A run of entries
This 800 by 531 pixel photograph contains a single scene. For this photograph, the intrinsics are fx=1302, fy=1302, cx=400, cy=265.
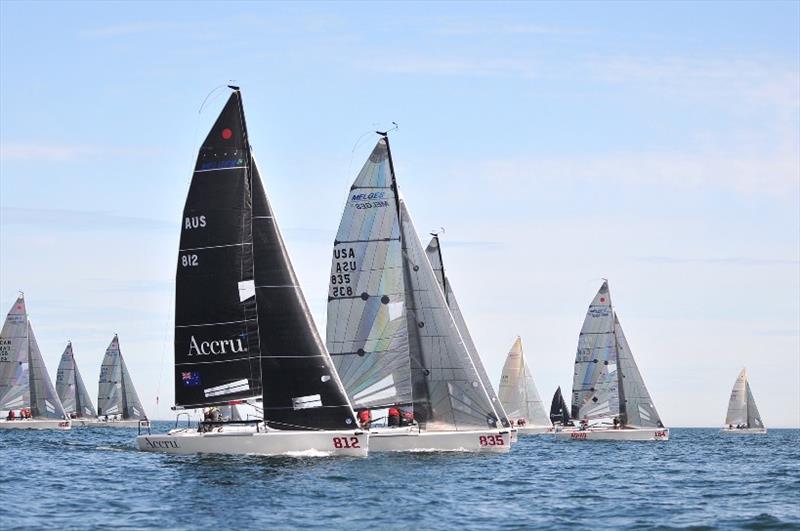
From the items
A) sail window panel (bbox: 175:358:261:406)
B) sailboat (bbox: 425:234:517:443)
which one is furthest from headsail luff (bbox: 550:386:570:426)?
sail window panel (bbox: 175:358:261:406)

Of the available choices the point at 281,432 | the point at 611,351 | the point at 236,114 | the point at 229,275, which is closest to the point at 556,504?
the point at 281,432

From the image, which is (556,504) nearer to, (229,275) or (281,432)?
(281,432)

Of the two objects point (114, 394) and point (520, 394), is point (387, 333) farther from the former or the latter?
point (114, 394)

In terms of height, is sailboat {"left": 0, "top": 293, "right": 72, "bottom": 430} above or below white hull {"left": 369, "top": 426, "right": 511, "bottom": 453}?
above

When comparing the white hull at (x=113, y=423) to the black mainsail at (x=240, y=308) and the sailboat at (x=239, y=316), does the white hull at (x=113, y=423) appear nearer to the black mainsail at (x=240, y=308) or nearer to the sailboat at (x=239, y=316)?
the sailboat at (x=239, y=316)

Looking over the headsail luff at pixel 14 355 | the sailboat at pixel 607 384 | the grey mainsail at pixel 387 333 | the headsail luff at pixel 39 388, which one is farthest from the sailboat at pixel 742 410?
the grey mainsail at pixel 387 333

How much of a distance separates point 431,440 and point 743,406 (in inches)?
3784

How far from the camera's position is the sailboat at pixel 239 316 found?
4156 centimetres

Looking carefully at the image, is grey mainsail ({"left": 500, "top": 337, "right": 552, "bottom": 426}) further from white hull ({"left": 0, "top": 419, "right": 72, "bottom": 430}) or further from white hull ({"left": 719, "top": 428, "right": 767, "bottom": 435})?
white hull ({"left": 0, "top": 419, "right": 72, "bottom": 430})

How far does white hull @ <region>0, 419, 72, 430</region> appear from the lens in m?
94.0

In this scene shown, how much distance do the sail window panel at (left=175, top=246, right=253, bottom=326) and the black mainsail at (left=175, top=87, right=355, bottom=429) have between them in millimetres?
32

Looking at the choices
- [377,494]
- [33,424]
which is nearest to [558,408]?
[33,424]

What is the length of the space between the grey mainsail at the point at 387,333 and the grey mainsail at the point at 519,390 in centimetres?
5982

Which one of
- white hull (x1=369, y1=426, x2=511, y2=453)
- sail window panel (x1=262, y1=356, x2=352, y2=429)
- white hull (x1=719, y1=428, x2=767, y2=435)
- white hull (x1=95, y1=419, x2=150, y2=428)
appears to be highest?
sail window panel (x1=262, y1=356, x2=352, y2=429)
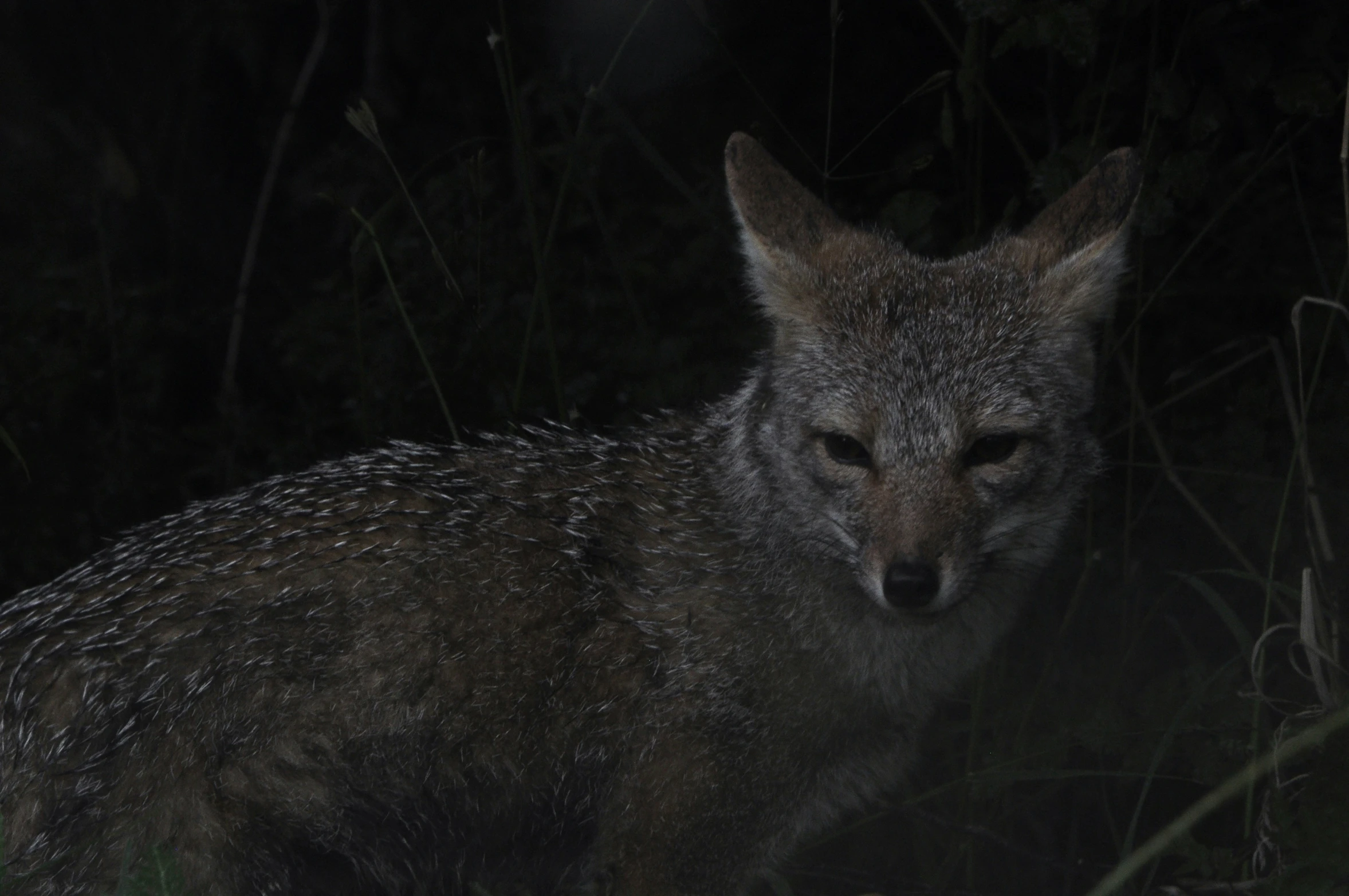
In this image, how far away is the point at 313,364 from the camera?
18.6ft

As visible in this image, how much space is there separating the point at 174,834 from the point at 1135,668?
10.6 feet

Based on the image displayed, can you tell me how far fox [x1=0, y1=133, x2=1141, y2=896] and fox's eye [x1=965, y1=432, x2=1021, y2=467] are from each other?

* * *

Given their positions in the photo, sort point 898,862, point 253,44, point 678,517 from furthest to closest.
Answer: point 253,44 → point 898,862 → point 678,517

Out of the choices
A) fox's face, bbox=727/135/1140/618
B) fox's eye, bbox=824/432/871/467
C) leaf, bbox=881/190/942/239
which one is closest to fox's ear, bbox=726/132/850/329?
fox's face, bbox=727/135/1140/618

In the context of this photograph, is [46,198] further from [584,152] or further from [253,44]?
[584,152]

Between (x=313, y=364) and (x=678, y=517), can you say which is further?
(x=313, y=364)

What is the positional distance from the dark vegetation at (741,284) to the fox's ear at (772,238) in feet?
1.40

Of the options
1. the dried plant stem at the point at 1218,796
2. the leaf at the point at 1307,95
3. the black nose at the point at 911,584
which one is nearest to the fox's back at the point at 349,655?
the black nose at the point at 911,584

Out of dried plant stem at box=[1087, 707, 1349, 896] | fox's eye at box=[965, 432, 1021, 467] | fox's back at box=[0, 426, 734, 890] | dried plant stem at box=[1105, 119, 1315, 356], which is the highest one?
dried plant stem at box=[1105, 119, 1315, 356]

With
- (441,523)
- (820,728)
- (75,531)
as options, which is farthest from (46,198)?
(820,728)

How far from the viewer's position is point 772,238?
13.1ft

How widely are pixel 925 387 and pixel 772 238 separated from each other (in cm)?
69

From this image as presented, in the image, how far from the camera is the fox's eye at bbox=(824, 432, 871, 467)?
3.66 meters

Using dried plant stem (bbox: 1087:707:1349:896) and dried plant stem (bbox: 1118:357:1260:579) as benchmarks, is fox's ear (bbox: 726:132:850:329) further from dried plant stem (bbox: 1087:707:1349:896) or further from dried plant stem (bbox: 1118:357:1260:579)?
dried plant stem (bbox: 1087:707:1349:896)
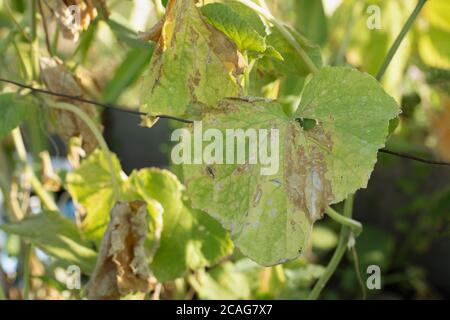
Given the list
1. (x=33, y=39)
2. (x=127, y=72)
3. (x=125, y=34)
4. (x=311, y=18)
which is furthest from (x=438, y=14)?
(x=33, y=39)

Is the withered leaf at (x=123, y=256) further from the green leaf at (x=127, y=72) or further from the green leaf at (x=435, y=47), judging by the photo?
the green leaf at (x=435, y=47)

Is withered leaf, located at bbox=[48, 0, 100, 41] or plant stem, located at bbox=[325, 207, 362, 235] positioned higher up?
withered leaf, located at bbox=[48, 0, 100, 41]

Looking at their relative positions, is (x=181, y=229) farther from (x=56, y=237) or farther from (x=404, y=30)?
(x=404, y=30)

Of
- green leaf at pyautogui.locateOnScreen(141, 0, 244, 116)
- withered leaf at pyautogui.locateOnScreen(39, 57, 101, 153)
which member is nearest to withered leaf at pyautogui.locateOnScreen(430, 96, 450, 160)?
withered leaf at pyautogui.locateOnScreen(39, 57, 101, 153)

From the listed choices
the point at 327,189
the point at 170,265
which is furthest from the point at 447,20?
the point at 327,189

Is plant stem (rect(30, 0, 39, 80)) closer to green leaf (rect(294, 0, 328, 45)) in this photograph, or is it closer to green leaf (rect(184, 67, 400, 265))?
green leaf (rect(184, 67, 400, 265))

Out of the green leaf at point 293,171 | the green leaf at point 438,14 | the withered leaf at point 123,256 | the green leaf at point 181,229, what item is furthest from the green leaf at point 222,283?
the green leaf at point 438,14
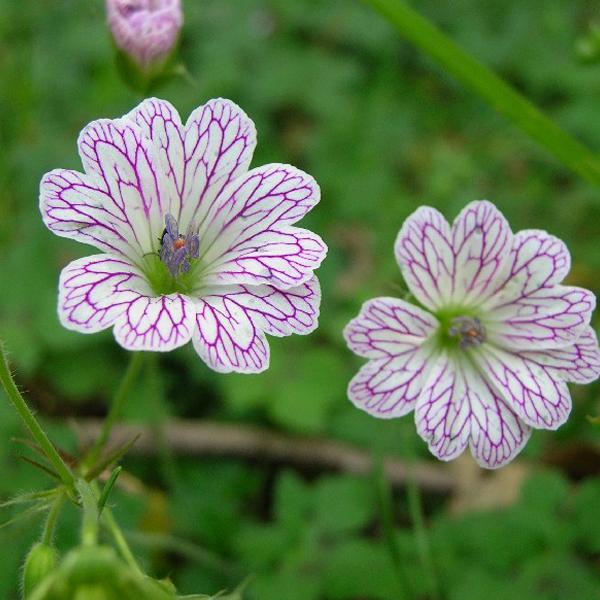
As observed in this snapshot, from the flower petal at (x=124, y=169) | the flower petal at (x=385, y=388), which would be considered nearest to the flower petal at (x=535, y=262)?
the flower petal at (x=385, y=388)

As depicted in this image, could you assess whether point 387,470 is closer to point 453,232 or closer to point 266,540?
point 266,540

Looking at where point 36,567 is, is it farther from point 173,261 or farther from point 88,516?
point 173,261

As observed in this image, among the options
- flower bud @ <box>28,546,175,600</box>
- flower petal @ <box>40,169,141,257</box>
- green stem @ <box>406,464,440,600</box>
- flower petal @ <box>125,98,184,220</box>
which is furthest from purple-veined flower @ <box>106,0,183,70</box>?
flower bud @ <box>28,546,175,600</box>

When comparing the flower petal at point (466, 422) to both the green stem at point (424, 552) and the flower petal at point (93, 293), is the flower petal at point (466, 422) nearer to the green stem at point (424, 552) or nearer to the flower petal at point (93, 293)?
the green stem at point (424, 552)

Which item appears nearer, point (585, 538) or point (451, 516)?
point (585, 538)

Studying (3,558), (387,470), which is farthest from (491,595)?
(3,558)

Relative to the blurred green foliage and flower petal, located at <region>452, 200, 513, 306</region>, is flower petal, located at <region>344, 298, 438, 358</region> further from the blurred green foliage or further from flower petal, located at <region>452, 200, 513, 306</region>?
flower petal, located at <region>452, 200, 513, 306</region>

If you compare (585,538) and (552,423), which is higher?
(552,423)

INSTRUCTIONS FOR THE TASK:
Report how many lines in the entries above contain the string "bottom". Give only the number.

ANSWER BELOW:
4